18 Ocak 2014 Cumartesi

Yazın Yaylaya Kaçılır

 

Yıl 2010, aylardan temmuz ve Aydın’da bunaltıcı bir yaz mevsimi daha. Hele benim gibi sıcakta aşırı terleyenler için tam bir işkencedir yazları Aydın’da durmak. İyi ki Adana, Mersin ya da Antalya’da falan yaşamıyorum. Oralar, yazları çok daha beter. Eşimle serinleyip kafa dağıtırız dedik ve çok küçükken ailemle gittiğim, hayal meyal hatırladığım Gölcük Yaylasına gitmeye karar verdik. Gölcük, İzmir’in şirin ilçesi Ödemiş’e 28 km uzaklıkta, volkanik göle sahip bir yayla köyü. Rakımı 1050 metre civarında. Yeşilliklerin içinden, dağı tırmanarak, keskin virajları dönerek ulaşıyorsunuz Gölcük’e. Uzunca tırmanışın ardından yeşilin arasındaki krater gölünü görünce insanın bütün yorgunluğu diniyor.


Gölün çevresinde; balık tutan insanlar, günübirlik pikniğe gelmiş mangal keyfi yapan aileler, çadır kurmuş doğa severler temiz yayla havasının tadını çıkartıyor. Göl manzaralı, bahçeli dubleks evleri görünce insanın yazları buraya göçesi geliyor. Havası gayet serin. Geceleri aşağıdaki (ovadaki) insanlar sıcaktan uyuyamazken, burada battaniyesiz uyunmuyor. Dışarıda ancak kabanla durabilirsiniz. Gündüzleri ise kısa kollu dolaşmak mümkün. Yaylalar; benim gibi bunaltıcı yaz sıcaklarında dellenme noktasına gelenler için biçilmiş mekanlardan.


Konaklama yeri olarak seçtiğimiz otele bizden 1-2 gün sonra kamp için İzmir’in köklü futbol kulüplerinden Altay takımı geldi. Birkaç ay öncesinde otel araştırırken, yazları futbol takımlarının buraya kampa geldiğini duymuştum. O yüzden Altay’lı futbolcuları otel koridorlarında görmek pek şaşırtmadı beni.

Görev Tanımı
Lütfen yayla yazısında "Gölün çevresinde; balık" ile başlayıp "pek şaşırtmadı beni." ile biten bölümü, "kabanla" yerine "montla" koyarak düzenleyip yeniden yazın. Ardından gelen liste, yayla yazısından bağımsız ayrı bir malzemedir.

Verilen Liste
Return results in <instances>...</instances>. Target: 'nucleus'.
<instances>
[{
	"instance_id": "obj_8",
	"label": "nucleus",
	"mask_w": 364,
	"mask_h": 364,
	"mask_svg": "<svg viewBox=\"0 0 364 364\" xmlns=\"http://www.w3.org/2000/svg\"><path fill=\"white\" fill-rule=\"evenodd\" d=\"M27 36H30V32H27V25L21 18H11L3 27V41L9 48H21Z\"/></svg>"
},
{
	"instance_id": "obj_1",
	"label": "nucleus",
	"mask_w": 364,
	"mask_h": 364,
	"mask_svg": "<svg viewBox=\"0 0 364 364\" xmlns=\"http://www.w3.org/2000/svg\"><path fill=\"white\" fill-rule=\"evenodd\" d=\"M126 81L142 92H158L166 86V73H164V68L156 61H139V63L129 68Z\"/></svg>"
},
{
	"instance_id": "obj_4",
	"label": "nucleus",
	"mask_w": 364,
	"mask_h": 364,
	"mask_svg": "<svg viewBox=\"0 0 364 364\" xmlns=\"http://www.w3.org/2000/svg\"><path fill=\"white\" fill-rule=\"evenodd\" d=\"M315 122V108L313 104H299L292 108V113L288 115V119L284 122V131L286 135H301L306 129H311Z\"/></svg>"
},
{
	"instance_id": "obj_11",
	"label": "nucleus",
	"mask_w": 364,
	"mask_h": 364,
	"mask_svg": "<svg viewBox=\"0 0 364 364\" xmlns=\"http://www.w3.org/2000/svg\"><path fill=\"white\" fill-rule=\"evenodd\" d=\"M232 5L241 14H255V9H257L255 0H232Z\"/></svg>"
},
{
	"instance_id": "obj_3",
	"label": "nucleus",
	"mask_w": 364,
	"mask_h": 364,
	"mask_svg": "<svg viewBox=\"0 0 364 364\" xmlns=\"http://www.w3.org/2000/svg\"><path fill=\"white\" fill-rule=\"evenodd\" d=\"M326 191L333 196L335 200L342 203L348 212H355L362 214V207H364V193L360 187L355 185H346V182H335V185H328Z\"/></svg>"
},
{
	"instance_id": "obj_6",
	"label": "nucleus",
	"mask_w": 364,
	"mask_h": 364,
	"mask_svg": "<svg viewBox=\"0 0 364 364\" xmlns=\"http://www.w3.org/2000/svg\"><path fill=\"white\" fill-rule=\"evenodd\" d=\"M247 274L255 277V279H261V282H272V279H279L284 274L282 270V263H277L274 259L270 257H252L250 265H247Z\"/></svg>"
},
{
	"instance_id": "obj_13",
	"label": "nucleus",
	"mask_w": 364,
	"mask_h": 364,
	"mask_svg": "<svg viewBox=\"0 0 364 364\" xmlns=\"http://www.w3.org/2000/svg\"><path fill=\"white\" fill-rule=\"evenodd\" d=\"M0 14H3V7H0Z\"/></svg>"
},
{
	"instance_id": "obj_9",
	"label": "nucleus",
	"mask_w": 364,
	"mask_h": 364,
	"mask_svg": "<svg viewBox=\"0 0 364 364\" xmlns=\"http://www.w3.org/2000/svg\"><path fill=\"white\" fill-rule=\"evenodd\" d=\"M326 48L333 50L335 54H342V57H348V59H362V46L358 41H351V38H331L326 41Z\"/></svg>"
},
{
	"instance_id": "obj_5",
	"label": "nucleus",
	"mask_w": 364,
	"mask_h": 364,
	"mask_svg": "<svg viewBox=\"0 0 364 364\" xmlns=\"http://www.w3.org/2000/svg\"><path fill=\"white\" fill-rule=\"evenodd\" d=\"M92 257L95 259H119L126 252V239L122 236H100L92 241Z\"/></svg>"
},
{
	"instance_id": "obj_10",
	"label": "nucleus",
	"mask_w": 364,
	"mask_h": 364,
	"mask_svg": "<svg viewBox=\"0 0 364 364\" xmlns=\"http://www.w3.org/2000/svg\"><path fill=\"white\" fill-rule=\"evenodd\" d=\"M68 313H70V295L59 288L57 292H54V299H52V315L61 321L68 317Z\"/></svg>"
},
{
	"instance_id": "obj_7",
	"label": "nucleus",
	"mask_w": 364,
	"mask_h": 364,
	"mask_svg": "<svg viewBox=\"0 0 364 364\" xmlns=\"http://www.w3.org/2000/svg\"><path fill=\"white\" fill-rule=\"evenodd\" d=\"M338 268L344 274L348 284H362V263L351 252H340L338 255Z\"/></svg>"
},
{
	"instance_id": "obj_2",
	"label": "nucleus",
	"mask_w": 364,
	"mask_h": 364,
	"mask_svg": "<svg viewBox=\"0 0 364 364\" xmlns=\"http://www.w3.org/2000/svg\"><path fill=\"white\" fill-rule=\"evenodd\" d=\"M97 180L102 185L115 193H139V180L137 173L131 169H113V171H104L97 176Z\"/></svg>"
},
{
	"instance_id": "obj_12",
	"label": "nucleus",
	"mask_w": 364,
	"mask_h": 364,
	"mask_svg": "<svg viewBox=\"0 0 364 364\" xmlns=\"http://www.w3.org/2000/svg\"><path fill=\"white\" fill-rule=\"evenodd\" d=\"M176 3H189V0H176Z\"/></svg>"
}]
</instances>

Sonuç
Gölün çevresinde; balık tutan insanlar, günübirlik pikniğe gelmiş mangal keyfi yapan aileler, çadır kurmuş doğa severler temiz yayla havasının tadını çıkartıyor. Göl manzaralı, bahçeli dubleks evleri görünce insanın yazları buraya göçesi geliyor. Havası gayet serin. Geceleri aşağıdaki (ovadaki) insanlar sıcaktan uyuyamazken, burada battaniyesiz uyunmuyor. Dışarıda ancak montla durabilirsiniz. Gündüzleri ise kısa kollu dolaşmak mümkün. Yaylalar; benim gibi bunaltıcı yaz sıcaklarında dellenme noktasına gelenler için biçilmiş mekanlardan.


Konaklama yeri olarak seçtiğimiz otele bizden 1-2 gün sonra kamp için İzmir’in köklü futbol kulüplerinden Altay takımı geldi. Birkaç ay öncesinde otel araştırırken, yazları futbol takımlarının buraya kampa geldiğini duymuştum. O yüzden Altay’lı futbolcuları otel koridorlarında görmek pek şaşırtmadı beni.